Proceed with the Dogs vs. Cats deep learning notebook below, continuing its code from the last line shown.

─── SUPPLIED PASSAGE ───

Deep learning and Dogs vs. Cats - Part 1¶

Data set https://www.kaggle.com/c/dogs-vs-cats ¶

(the data set should be installed in two directories just above the one where this notebook is located: train and test1)

http://ricardodeazambuja.com/deep_learning/2017/01/29/easy-peasy_deep_learning/¶

In [1]:

# The package 'os' will be necessary to find the current
# working directory os.getcwd() and also to list all
# files in a directory os.listdir().
import os

# https://docs.python.org/2/library/multiprocessing.html
from multiprocessing import Pool

# Only used for the final test
import urllib, cStringIO

# Yep, I don't like to import numpy as np :P
import numpy

# As I've explained somewhere, Scipy will help us
# reading (using Pillow) and resizing images.
import scipy.misc

# Pyplot is what we use for plotting
import matplotlib.pyplot as plt


# And here is the Keras stuff:

# We don't really need this since it would 
# be easy do code something like this ourselves
from keras.utils import np_utils

# https://keras.io/getting-started/sequential-model-guide/
from keras.models import Sequential

from keras.layers import Dense
from keras.layers import Activation
from keras.layers import Dropout

# https://keras.io/optimizers/
from keras.optimizers import SGD
from keras.optimizers import Adagrad 

# While the method for saving a model is
# part of the model object, to load we need
# to import something else
from keras.models import load_model

/usr/local/lib/python2.7/site-packages/matplotlib/font_manager.py:273: UserWarning: Matplotlib is building the font cache using fc-list. This may take a moment.
  warnings.warn('Matplotlib is building the font cache using fc-list. This may take a moment.')
Using Theano backend.

Couldn't import dot_parser, loading of dot files will not be possible.

Using gpu device 0: GeForce GT 750M (CNMeM is enabled with initial size: 20.0% of memory, cuDNN 5005)

1) Load the data sets¶

In [2]:

# Returns the current working directory
# (where the Python interpreter was called)
path = os.getcwd()

# The path separator used by the OS:
sep = os.path.sep

# This is the directory where the training images are located
dirname = "train"

# Generates a list of all images (actualy the filenames) from the training set,
# but it will also include the full path
imagePaths = [path+sep+dirname+sep+filename 
                  for filename in os.listdir(path+sep+dirname)]

In [3]:

# To speed up things, I will use parallel computing!
# Pool lets me use its map method and select the number of parallel processes.

def import_training_set(args):
    '''
    Reads the image from imagePath, resizes 
    and returns it together with its label and 
    original index.

    '''
    index,imagePath,new_image_size = args

    # Reads the image
    image = scipy.misc.imread(imagePath)

    # Split will literally split a string at that character
    # returning a list of strings.
    # First we split according to the os.path.sep and keep 
    # only the last item from the list gererated ([-1]).
    # This will give us the filename. 
    filename = imagePath.split(os.path.sep)[-1]
    
    # Then we split it again using "."

─── DATA RECORDS ───

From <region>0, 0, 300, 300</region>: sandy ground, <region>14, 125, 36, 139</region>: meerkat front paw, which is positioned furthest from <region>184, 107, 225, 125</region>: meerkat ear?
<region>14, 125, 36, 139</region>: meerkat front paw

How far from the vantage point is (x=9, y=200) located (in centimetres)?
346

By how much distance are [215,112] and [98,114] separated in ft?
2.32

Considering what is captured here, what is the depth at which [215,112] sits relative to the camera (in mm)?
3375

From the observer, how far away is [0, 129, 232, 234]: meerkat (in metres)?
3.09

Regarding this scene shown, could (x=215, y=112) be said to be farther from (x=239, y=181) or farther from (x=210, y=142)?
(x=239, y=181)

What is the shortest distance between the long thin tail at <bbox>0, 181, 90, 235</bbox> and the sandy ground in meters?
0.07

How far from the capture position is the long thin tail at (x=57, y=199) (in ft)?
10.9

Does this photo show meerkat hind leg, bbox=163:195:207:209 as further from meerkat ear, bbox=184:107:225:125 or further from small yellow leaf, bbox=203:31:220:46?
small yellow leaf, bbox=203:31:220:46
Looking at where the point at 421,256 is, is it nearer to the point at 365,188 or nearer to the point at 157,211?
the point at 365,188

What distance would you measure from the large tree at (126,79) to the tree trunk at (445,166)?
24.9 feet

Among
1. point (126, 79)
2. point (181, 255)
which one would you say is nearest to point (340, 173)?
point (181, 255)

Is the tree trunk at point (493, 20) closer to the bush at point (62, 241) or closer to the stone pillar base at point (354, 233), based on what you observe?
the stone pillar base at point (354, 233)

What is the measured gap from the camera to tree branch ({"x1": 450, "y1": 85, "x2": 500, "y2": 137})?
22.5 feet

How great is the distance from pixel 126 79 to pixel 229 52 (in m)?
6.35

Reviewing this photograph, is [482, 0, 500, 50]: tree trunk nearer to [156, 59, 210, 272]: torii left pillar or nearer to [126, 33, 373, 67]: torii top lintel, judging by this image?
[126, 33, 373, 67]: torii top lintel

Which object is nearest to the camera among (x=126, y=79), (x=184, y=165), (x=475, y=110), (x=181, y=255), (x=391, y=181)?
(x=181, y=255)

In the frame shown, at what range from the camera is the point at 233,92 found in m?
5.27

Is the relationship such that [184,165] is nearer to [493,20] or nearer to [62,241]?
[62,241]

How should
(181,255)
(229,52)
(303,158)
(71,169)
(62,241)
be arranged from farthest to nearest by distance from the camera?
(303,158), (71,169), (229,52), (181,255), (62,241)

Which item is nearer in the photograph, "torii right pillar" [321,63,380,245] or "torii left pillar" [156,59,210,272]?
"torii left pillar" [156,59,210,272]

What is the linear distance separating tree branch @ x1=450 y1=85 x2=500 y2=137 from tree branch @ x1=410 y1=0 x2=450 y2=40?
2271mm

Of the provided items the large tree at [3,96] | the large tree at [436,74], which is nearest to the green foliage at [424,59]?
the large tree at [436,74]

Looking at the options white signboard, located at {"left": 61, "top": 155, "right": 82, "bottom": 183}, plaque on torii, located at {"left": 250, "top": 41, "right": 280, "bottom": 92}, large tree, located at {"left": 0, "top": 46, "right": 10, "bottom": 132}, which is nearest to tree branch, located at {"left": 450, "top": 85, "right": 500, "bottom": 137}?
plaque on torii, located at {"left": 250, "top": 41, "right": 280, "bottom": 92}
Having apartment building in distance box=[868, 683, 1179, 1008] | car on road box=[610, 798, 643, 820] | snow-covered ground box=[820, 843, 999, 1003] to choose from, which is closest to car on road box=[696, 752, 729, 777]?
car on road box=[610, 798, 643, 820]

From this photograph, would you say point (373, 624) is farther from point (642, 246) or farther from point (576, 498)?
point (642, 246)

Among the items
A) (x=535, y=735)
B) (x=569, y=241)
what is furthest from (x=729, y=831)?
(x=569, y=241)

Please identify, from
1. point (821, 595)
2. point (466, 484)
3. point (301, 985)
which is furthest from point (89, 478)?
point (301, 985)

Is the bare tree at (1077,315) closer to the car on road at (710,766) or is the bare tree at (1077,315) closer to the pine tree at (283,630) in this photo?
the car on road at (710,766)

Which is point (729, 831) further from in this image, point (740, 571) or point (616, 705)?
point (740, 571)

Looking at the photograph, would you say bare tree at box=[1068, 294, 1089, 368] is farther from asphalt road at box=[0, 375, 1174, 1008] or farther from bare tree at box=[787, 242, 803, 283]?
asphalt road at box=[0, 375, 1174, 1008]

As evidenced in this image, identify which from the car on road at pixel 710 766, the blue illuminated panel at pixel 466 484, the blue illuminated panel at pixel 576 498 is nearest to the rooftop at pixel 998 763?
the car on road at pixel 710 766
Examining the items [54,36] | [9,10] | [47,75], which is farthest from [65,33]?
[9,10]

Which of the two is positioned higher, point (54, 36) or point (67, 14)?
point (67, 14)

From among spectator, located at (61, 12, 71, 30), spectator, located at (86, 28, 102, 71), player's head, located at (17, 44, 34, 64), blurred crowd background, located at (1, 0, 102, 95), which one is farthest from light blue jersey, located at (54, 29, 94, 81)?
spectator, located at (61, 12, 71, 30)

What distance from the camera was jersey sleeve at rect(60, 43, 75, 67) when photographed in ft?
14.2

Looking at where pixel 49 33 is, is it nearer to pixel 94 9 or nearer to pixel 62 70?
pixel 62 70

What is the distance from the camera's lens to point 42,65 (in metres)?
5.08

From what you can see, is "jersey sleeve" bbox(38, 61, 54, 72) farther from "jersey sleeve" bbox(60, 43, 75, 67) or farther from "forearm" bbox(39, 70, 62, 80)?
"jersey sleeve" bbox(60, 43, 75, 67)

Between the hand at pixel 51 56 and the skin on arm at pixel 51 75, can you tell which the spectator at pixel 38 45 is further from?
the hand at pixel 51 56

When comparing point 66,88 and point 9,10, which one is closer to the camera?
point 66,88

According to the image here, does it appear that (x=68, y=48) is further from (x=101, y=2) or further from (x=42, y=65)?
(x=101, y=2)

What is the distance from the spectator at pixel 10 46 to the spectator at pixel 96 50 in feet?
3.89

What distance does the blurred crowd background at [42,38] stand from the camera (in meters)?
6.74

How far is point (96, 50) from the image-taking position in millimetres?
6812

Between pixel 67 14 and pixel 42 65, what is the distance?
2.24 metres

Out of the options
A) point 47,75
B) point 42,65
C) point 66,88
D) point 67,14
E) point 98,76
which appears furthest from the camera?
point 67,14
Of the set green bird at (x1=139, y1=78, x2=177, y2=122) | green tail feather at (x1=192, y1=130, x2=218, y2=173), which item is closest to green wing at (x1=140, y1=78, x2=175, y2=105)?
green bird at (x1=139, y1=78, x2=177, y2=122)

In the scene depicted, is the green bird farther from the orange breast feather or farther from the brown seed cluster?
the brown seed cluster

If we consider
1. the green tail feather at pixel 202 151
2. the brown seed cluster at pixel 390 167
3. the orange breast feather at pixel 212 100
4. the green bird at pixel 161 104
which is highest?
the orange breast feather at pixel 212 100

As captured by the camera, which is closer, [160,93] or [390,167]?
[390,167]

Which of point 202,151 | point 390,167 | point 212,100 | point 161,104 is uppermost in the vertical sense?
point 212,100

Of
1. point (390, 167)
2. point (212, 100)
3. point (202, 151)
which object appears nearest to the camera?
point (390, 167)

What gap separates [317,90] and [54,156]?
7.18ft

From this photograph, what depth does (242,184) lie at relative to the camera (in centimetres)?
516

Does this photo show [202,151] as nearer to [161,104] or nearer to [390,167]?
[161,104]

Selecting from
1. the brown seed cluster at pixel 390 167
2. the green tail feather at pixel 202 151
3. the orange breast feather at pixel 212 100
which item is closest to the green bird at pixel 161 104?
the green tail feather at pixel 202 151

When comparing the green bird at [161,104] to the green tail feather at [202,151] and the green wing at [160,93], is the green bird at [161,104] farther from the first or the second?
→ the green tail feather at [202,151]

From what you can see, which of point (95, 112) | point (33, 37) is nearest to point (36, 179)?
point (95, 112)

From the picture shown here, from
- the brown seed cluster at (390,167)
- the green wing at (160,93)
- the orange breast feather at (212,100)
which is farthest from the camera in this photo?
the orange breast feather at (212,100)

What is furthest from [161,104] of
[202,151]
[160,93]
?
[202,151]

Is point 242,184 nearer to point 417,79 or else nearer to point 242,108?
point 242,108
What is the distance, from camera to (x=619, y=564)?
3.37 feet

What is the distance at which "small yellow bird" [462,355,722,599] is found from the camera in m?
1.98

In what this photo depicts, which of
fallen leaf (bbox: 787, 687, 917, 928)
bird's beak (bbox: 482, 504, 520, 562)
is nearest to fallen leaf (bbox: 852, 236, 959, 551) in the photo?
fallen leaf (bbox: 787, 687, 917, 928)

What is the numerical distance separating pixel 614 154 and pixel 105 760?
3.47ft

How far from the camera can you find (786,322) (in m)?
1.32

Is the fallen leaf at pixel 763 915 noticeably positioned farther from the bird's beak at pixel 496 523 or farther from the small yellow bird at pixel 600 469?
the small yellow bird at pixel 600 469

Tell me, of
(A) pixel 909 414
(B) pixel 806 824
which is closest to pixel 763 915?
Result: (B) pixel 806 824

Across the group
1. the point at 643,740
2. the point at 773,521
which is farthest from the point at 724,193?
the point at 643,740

───

__ANSWER TO THE PROBLEM__.
    # and extract the first item ([0]):
    label = filename.split(".")[0]
    
    # and the second item ([1]):
    original_index = filename.split(".")[1]

    # Resizes the image (downsampling) to new_image_size and
    # converts it to a 1D list (flatten).
    input_vector = scipy.misc.imresize(image,new_image_size).flatten()

    return (index,(original_index,label,input_vector))

In [4]:

%%time
# The size of the resized image.
# After we apply the flatten method, it will become a list of 32x32x3 items (1024x3).
# (Where is the 'x3' coming from? Our images are composed of three colors!)
new_image_size = 32,32

number_of_parallel_processes = 7

# When the map is finished, we will receive a list with tuples:
# (index,(original_index,label,input_vector)) => (index,(original_index,'category',1D resized image))
#
# There's no guarantee about the ordering because they are running in parallel.
ans = Pool(number_of_parallel_processes).map(import_training_set,[(i,img,new_image_size) 
                                                                  for i,img in enumerate(imagePaths)])

CPU times: user 264 ms, sys: 118 ms, total: 382 ms
Wall time: 41.8 s

In [5]:

# Because import_training_set returns a tuple like this:
# (index,(original_index,label,input_vector))
# and index is unique, we can convert to a dictionary
# to solve our problem with unordered items:
training_set = dict(ans)

# Gives a hint to the garbage collector...
del ans

In [6]:

# Let's verify if we loaded all images:
len(training_set)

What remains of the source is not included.